We compared the characteristics of rural counties with any versus no waivered NP or PA as of March 2019, as well as the characteristics of rural counties with any waivered NPs or PAs, stratified into quartiles of waivered NPs and PAs per 100,000 population as of March 2019. We used county-level linear regression, controlling for the county demographics listed above, to estimate adjusted differences in characteristics between rural counties with and those without waivered NPs or PAs and between counties in the highest and those in the lowest quartiles of waivered NPs and PAs per capita.
Finally, we compared the average county-level buprenorphine treatment capacity from all clinicians, from physicians alone, and from NPs and PAs alone and the number of waivered clinicians as of March 2019 in counties with full and those in counties with restricted scope of practice laws for NPs and PAs. To estimate the adjusted difference in these outcomes between counties by scope of practice, we used county-level linear regression, adjusting for all of the county demographics listed in appendix table 3 and the number of total physicians per 100,000 population.27 We also examined within-county monthly growth of waiver adoption as measured by buprenorphine treatment capacity from NPs and PAs by scope of practice, using a county-month-level linear regression model with county-level fixed effects. We used robust standard errors clustered at the state level.

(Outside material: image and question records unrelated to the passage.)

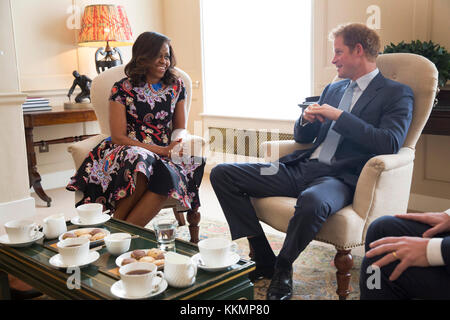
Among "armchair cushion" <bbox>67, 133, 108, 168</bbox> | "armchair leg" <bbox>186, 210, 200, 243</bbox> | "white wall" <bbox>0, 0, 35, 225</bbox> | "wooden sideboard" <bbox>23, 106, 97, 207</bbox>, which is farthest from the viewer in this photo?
"wooden sideboard" <bbox>23, 106, 97, 207</bbox>

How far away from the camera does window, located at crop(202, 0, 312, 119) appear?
3799mm

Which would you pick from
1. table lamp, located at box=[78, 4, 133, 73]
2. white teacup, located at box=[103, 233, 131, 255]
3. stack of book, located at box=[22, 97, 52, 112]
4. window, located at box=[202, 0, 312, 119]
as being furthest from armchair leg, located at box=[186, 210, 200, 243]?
table lamp, located at box=[78, 4, 133, 73]

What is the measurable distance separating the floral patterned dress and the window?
143cm

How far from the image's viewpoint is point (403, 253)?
1271mm

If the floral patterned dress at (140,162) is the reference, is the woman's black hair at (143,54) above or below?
above

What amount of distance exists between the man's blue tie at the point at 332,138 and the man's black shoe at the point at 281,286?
56 cm

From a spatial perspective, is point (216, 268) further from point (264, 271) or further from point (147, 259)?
point (264, 271)

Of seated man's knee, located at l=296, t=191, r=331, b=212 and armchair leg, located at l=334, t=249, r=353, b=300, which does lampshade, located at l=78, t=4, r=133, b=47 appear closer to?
seated man's knee, located at l=296, t=191, r=331, b=212

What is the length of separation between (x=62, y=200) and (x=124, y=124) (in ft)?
5.04

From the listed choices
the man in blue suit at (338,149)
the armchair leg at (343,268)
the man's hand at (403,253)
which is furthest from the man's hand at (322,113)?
the man's hand at (403,253)

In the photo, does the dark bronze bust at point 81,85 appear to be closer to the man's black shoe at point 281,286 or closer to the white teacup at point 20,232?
the white teacup at point 20,232

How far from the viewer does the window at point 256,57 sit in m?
3.80

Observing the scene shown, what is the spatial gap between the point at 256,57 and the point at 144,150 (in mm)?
2050

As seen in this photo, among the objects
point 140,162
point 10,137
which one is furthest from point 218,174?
point 10,137
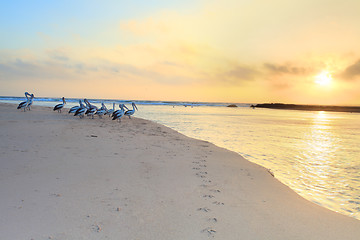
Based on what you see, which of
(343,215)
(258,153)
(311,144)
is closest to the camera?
(343,215)

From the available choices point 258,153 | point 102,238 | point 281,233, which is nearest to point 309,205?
point 281,233

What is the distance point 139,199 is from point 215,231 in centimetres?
138

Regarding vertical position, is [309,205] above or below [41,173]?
below

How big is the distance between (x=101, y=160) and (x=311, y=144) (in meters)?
9.43

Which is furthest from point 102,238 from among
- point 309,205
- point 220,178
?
point 309,205

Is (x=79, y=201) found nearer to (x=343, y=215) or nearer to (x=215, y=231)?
(x=215, y=231)

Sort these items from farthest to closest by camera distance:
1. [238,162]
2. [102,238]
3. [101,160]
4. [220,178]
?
[238,162]
[101,160]
[220,178]
[102,238]

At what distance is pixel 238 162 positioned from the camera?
6.77 meters

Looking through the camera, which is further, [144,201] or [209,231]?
[144,201]

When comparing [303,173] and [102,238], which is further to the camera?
[303,173]

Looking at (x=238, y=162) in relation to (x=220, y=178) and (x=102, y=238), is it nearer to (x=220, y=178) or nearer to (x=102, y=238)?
(x=220, y=178)

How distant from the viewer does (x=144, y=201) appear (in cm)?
366

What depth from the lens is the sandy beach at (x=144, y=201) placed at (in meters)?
2.87

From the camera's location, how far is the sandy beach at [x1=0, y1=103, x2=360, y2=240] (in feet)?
9.43
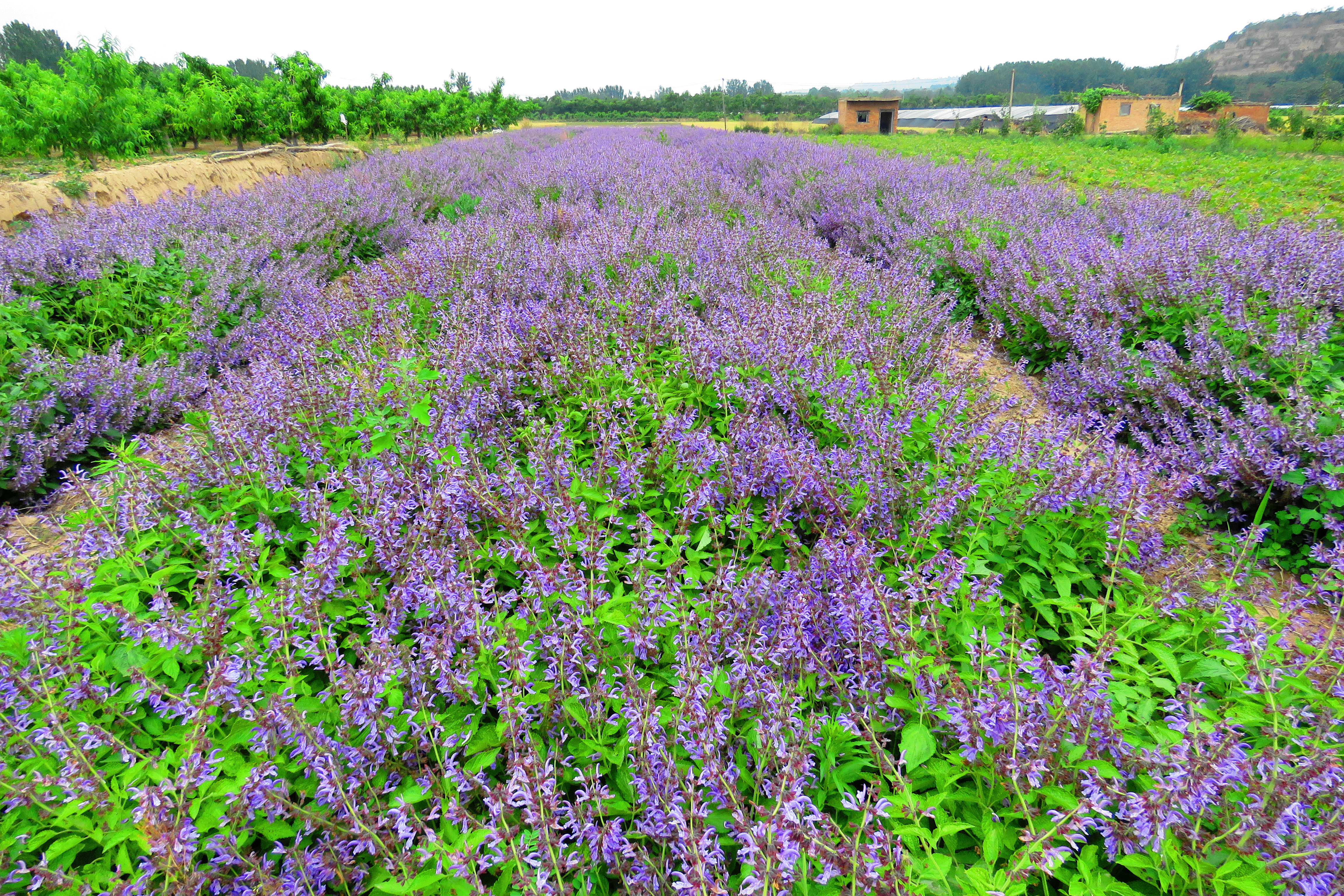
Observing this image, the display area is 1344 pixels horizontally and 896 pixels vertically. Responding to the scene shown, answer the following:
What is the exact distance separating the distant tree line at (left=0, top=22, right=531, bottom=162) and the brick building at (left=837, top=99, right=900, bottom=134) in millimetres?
30587

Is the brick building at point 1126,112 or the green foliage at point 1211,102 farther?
the brick building at point 1126,112

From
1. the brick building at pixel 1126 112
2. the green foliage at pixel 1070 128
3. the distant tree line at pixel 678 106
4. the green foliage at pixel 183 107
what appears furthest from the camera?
the distant tree line at pixel 678 106

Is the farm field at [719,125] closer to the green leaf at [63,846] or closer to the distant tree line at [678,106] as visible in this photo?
the distant tree line at [678,106]

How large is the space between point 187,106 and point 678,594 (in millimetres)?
24059

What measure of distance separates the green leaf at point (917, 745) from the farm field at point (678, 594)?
3 centimetres

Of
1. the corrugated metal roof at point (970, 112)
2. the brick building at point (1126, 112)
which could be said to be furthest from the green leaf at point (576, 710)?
the brick building at point (1126, 112)

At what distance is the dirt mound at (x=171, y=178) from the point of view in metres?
8.51

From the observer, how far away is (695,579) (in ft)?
7.61

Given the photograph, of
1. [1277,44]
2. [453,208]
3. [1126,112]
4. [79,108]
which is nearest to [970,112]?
[1126,112]

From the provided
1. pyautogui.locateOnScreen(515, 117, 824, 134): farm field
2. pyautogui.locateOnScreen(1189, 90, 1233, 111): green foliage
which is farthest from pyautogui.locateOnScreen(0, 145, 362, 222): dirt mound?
pyautogui.locateOnScreen(1189, 90, 1233, 111): green foliage

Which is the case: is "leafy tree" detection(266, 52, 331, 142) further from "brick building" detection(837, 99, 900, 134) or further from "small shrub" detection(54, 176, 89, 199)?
"brick building" detection(837, 99, 900, 134)

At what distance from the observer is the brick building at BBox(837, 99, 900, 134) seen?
163 ft

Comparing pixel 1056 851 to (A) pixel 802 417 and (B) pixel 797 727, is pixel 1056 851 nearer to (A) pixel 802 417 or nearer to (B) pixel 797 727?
(B) pixel 797 727

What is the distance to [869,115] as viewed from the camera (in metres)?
50.4
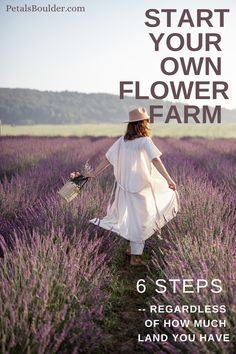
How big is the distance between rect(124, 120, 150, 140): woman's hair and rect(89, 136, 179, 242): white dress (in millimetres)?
42

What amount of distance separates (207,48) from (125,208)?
1.62 m

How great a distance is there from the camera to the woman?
429cm

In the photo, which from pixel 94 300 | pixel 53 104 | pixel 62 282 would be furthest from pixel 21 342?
pixel 53 104

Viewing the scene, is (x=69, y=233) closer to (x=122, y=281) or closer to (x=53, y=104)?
(x=122, y=281)

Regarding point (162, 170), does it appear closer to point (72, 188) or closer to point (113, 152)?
point (113, 152)

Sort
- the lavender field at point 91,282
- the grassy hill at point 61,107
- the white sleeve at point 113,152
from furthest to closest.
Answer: the grassy hill at point 61,107, the white sleeve at point 113,152, the lavender field at point 91,282

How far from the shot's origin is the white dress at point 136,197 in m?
4.34

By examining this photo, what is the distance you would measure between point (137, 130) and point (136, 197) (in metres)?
0.57

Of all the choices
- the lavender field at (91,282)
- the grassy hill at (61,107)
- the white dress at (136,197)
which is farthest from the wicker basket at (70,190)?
the grassy hill at (61,107)

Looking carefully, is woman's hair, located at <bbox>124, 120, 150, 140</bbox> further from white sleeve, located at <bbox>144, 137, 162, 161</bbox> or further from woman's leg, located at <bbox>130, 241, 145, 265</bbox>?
woman's leg, located at <bbox>130, 241, 145, 265</bbox>

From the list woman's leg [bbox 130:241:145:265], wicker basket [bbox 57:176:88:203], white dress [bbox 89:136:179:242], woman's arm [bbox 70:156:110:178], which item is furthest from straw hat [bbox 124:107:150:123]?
woman's leg [bbox 130:241:145:265]

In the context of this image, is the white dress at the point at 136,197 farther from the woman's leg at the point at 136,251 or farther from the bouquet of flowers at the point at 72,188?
the bouquet of flowers at the point at 72,188

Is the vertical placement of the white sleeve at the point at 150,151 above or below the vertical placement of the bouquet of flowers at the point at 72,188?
above

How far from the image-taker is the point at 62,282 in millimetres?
2816
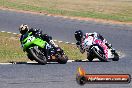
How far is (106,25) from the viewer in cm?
3519

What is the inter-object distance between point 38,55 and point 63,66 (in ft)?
3.22

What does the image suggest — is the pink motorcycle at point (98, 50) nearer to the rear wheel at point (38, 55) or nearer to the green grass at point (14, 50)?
the green grass at point (14, 50)

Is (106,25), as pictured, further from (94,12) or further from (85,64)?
(85,64)

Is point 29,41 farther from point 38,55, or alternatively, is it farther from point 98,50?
point 98,50

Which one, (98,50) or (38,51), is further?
(98,50)

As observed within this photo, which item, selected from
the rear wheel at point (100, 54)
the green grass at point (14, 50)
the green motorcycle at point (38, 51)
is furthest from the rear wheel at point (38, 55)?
the rear wheel at point (100, 54)

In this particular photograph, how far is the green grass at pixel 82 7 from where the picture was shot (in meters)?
39.7

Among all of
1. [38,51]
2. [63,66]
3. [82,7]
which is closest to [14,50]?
[38,51]

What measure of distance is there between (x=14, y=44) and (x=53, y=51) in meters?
6.99

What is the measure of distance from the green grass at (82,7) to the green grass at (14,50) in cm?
1134

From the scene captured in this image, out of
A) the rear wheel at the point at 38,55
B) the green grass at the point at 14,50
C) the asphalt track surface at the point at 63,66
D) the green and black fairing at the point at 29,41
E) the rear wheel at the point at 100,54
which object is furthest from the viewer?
the green grass at the point at 14,50

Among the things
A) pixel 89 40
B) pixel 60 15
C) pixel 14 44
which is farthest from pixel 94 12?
pixel 89 40

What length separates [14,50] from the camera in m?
23.6

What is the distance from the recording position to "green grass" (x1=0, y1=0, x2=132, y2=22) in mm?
39688
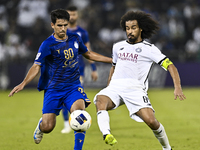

Analyses were performed in R, version 3.5.0, and Stata, version 14.2. This study was deemed exempt from review by the Institutional Review Board at the Harvard T. H. Chan School of Public Health.
Limitations
This analysis had several limitations. First, we were unable to assess the association of NP and PA waiver adoption with patient access to treatment because we lacked data on the prescribing of buprenorphine or other patient-level measures of medication-assisted therapy. It has been well documented that only a fraction of the clinicians who obtain a buprenorphine waiver prescribe any buprenorphine, and of those who do prescribe the medication, most are not prescribing at close to their waiver limit.11,30 Therefore, our analysis was focused on the clinicians who could deliver OUD treatment, not the direct measurement of access to those services.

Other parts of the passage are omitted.